■ **Document excerpt**:
===
I just found out something incredible interesting (at least for me).
AS YOU CAN SEE ON THE MINUTE MARK 7:28, when you mix galinstan (gallium alloy), aluminium and water, you get pure hydrogen and aluminium oxide, and you can reuse galinstan as many times as you want.
Which this means, that you can make an hydrogen engine generator (or catalyzer) merely using aluminium and water.
And galinstan is pretty easy and cheap to make:
This is really really cool for power generation!
Enough of tangets! Let's get back to the real topics before I put too much stuff on this project log and end up with the same problem as Project Log 16!
Oh... Oh no...
The site is already lagging.
Me running to tell everyone 30 pages worth of random useless facts that nobody cares:
1. Hydraulic Accumulators:
I know that I said that pneumatics are dangerous, but as shown on the video below, the bigger the area the pneumatic actuator applies, the lesser the pressure required to do the said work.
At time 3:51, they show almost a ton being lifted with just 1-2 PSI of air pressure in the air cushion.
Meaning that I don't really need super strong, big and havy hydraulic accumulators in order to supply this thing.
I just need a bunch of "pancake" like hydraulic accumulators stacked or around the pilot's cockpit in order to supply the mech's body.
My only concern is finding out if the hydraulic pump is capable of supplying enough pressure/liquid to the thing.
Luckily, I found some online Hydraulic Accumulator Volume Calculator, so let's list what we need.
- Since the area will be so big, I intend on making it like an actual pancake with 1 meter in diameter.
- 5 to 10 cm of height.
- All of this would have a capacity of 10 gallons or 40 liters.
- The pressure inside the balloon will be 1-2 PSI.
- The pressure we can produce is 0,4 MPa, or 58 PSI, or 4 bar.
- We can achieve only 8-15 Liters per minute of fluid flow per pump (if I don't buy an actual hydraulic pump).
- We need a fluid flow of 900 liters per minute.
Accordingly to the calculator above, I would only be able to provide 0.04 gallons of hydraulic fluid, which is 0,1514165 liters.
I need 43.2 liters to actuate all muscles at once.
I guess I will be forced to severely increase the pressure inside the acumulator (or find a better calculator).
===
■ **Listed records**:

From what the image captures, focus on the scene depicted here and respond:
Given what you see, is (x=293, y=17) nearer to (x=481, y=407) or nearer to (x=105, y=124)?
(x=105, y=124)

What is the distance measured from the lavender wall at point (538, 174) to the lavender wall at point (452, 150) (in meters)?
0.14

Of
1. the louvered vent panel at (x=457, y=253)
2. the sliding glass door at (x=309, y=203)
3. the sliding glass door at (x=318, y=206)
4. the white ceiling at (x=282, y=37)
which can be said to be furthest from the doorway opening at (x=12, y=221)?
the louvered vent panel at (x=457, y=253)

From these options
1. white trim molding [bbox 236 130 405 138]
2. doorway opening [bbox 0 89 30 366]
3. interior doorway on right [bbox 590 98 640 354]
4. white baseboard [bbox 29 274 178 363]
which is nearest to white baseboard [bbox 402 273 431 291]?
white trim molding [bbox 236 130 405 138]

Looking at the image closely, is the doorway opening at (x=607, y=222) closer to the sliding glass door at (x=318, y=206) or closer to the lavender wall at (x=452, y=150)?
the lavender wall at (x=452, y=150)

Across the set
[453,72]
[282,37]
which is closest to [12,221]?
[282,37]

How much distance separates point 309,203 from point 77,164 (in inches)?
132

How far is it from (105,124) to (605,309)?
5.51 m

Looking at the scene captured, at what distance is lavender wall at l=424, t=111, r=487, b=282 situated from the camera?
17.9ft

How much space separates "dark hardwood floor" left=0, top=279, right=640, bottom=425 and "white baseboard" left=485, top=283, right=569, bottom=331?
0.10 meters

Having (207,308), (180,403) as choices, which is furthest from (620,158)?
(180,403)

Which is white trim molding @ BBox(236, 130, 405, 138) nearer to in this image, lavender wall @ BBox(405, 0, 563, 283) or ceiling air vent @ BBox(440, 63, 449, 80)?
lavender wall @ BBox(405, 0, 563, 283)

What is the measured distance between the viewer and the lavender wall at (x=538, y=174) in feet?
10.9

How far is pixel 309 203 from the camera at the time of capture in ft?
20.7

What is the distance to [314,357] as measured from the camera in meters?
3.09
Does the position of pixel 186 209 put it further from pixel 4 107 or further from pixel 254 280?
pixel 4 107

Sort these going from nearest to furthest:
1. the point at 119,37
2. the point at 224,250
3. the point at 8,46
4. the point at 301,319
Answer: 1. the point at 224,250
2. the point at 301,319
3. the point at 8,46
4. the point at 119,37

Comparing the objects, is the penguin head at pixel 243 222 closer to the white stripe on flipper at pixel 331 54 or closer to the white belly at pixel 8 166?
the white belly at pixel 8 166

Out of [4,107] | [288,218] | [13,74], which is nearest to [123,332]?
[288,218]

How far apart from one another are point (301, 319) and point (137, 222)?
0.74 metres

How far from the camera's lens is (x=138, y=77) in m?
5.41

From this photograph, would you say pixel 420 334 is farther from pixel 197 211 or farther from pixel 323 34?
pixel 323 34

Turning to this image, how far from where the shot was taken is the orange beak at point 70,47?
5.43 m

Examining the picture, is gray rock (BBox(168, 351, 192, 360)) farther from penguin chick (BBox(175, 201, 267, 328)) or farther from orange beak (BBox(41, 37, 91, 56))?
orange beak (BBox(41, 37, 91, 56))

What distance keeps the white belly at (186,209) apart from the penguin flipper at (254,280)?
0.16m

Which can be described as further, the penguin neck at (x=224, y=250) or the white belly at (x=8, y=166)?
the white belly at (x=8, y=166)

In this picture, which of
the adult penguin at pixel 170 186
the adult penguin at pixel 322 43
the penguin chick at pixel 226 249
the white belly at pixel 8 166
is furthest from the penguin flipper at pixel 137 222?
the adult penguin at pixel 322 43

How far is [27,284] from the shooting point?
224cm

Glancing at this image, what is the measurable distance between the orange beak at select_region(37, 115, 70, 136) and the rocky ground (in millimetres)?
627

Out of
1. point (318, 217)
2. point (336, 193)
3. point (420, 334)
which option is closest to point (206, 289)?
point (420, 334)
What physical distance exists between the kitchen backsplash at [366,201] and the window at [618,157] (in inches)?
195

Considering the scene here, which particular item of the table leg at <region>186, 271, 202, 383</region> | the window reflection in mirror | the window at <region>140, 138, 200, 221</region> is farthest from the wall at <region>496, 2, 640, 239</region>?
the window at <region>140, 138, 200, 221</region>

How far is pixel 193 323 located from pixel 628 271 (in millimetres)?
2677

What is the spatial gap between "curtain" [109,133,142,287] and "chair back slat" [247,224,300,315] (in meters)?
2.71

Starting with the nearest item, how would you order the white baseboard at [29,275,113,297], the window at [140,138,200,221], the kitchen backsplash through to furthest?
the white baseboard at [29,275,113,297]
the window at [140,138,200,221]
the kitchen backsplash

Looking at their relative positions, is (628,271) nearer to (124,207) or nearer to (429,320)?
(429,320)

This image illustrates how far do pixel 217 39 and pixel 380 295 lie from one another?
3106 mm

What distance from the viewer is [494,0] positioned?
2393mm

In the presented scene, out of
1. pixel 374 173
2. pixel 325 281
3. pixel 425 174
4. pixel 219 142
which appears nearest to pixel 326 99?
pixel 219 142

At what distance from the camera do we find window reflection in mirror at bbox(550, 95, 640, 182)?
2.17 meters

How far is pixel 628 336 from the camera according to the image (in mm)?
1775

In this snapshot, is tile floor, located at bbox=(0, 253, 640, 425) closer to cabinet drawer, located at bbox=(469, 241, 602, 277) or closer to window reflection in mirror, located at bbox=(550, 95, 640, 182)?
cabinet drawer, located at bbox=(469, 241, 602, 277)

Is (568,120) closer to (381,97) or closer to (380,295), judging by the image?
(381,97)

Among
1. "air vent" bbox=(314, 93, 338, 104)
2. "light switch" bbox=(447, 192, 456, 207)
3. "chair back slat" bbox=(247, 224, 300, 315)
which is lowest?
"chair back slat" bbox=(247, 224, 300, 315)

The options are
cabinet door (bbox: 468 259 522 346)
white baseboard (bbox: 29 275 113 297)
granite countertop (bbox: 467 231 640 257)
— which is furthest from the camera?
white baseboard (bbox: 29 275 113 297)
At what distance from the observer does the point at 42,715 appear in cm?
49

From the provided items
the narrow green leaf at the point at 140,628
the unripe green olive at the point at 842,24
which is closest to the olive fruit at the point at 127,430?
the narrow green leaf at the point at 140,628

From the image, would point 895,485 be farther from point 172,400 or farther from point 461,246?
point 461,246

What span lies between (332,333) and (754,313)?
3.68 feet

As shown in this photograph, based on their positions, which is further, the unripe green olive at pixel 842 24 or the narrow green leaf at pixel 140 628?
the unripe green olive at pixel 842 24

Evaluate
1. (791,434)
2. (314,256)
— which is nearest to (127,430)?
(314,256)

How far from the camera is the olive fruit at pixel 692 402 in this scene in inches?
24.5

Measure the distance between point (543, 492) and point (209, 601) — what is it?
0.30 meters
===
■ **Work instructions**: Copy the project log word for word, from "- Since the" up to and including "or 40 liters.".

■ **Response for this exercise**:
- Since the area will be so big, I intend on making it like an actual pancake with 1 meter in diameter.
- 5 to 10 cm of height.
- All of this would have a capacity of 10 gallons or 40 liters.